When I was an undergrad in the mid 90s, I kept hearing about the advances in medical research, cancer cures, antivirals and so on, which were just around the corner, waiting to be marketed, thanks to the advances in molecular biology, genetics and immunology. A Golden Age is coming soon, you’d would have to be forgiven to think. And still… almost twenty years have passed, and these advances are yet to be materialized. New, promising vistas have turned up since then, however, with new promises and new technologies. It seems like a Golden Age is just around the corner. Again.
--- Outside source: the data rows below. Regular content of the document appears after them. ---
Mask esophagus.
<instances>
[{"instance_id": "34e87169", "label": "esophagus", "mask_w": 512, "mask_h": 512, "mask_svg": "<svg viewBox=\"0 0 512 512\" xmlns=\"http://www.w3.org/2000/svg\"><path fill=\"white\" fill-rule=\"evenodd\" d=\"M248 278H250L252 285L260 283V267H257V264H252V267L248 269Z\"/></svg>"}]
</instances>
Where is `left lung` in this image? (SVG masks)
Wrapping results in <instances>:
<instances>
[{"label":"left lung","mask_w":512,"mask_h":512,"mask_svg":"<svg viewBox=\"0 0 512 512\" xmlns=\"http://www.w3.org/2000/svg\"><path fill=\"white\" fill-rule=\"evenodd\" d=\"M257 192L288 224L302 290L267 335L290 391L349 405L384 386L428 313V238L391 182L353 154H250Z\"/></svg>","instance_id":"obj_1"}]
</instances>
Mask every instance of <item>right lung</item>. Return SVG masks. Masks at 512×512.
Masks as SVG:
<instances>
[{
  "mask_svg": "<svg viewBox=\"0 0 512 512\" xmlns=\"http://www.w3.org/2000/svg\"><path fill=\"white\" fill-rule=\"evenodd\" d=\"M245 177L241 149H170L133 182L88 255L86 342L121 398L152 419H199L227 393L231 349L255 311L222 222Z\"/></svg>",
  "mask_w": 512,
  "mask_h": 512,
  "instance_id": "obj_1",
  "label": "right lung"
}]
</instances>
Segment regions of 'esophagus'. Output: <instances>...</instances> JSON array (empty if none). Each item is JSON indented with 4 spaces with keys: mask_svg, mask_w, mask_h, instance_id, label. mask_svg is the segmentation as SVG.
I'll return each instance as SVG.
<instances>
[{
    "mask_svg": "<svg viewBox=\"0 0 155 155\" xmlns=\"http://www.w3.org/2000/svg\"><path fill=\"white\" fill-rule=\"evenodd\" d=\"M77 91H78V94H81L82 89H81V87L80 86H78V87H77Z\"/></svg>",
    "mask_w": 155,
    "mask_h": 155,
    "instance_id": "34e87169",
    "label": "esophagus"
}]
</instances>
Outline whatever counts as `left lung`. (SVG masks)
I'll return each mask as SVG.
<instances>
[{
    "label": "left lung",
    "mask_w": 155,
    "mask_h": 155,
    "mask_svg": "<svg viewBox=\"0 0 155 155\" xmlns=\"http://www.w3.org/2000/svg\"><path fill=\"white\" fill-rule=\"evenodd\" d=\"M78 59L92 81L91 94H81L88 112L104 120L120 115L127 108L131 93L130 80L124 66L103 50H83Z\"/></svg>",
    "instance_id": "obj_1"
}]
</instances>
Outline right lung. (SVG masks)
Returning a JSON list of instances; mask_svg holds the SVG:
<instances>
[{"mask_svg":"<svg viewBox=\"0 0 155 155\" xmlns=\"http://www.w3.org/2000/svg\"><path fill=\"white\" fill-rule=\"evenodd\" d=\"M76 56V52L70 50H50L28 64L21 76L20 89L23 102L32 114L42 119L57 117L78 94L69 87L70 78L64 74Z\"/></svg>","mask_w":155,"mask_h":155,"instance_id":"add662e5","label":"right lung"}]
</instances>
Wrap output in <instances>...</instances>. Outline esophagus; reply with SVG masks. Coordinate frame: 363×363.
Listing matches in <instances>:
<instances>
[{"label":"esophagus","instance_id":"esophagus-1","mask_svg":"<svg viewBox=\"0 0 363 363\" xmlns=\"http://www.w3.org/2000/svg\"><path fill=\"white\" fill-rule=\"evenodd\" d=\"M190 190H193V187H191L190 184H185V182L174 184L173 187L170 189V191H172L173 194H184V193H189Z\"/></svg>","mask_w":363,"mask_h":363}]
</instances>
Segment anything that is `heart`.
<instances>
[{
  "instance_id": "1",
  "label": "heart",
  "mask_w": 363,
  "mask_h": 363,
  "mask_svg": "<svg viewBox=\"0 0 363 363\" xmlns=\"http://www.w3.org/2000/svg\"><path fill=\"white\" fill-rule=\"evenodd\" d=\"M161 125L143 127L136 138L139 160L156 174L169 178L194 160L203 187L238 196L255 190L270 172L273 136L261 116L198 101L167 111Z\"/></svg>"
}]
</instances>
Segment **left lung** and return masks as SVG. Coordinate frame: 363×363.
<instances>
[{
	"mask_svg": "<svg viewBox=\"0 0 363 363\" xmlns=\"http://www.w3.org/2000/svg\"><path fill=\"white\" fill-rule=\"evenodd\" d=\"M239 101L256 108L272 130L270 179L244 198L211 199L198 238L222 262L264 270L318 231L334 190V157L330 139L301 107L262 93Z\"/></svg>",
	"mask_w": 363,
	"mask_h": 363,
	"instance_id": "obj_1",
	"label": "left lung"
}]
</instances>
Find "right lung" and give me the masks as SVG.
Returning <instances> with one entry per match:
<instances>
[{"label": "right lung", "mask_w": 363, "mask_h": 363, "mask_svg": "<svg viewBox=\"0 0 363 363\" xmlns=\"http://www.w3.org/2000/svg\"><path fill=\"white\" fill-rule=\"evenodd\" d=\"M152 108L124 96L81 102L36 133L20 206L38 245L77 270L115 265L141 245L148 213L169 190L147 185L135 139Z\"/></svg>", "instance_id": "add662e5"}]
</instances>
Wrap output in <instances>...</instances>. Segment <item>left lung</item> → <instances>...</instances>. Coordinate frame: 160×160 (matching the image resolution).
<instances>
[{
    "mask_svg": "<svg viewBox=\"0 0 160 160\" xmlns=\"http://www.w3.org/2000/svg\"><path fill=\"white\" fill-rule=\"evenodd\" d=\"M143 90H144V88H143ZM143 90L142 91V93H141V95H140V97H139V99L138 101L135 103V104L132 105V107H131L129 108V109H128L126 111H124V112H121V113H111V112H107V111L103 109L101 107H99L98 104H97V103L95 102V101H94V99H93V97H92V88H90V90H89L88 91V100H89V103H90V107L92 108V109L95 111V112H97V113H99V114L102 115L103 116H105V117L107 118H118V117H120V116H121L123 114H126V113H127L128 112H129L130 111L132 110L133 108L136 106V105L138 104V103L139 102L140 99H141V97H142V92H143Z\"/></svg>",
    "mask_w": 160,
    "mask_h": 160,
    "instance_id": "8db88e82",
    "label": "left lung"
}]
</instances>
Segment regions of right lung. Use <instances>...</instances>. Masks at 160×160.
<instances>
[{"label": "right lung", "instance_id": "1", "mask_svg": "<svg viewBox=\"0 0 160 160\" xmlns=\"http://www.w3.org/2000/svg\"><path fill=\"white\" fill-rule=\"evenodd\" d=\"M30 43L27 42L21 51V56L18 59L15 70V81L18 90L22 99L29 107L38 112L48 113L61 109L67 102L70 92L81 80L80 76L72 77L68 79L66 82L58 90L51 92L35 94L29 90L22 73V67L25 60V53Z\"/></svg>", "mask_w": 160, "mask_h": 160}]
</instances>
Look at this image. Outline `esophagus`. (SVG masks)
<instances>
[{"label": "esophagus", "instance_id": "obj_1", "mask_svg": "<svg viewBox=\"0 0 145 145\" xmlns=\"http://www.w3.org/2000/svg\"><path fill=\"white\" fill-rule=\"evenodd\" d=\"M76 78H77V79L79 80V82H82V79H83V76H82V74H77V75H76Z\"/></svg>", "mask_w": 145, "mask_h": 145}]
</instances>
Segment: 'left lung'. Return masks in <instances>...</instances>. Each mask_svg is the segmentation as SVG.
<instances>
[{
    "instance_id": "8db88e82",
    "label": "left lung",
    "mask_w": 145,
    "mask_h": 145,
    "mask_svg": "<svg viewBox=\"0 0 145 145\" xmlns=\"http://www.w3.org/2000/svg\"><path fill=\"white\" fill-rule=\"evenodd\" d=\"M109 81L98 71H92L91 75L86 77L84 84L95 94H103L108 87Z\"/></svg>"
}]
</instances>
However we still have the same shitty small molecule medicines, there is no personalized medicine in sight, and most importantly: no cure for cancer (some advances in managing some tumor types have been made, to be fair, but most of it still depends on cutting the fucker out early), there are no effective antivirals (OK, HIV is a manageable disease now, I give you that), no cures for genetic disorders, no gene therapy, no explanation what causes Alzheimer’s, MS, and all those other ugly and dangerous conditions which force people to live in hell on earth. Cancer and heart disease are still the greatest killers, and you know what? We can’t even make a bloody artificial heart. I mean what’s the big deal with the heart? It’s a freaking pump. We have smart bullets that navigate, we have GPS, we sent a space craft out of the Solar System, we made phones that have more computing power than the whole Apollo Program, we have the internet, pizza delivery, Xbox One, virtual reality set for chicken, we can reanimate rappers and pop stars, and we still cannot change a simple thing like the heart. I don’t care about flying cars. I want artificial organs and limbs. So what’s going on?
Why is this happening? (Or, more accurately, not happening?) Why could humanity create a nuclear bomb in a couple of years from scratch, crack the Enigma code, put man on the Moon, yet making sure that your immune system will not condemn you to paralysis and death by eating off the myelin from your nerves is still impossible? Interesting question, isn’t it? What will our descendants think of us when they look at how we, as a civilization, spend our money? The way we spend reflects our priorities; and if we look at the numbers, these priorities don’t seem to be the right ones. Military spending generally outweighs the amount of money spent on science. In the US (let’s single the poor bastards out for the sake of simplicity; the trends are similar in every Western democracy anyway) only about $30 billion goes to the NIH which is responsible for the majority of research funding in life sciences. To put this into perspective, the military got $680 billion in 2009. Obviously we like our weapons more than our health. Paranoia, perhaps some repressed feelings about size of certain gonads might account for this disparity; also the fact that there are a lot of people getting really rich producing weapons (and by making sure they are used regularly). But this post is not about bashing the famed Military-Industrial Complex. This post is about something else: how to organize and fund medical research the most efficient way? I think the answer is simple (spoiler alert): go Manhattan Project on their ass.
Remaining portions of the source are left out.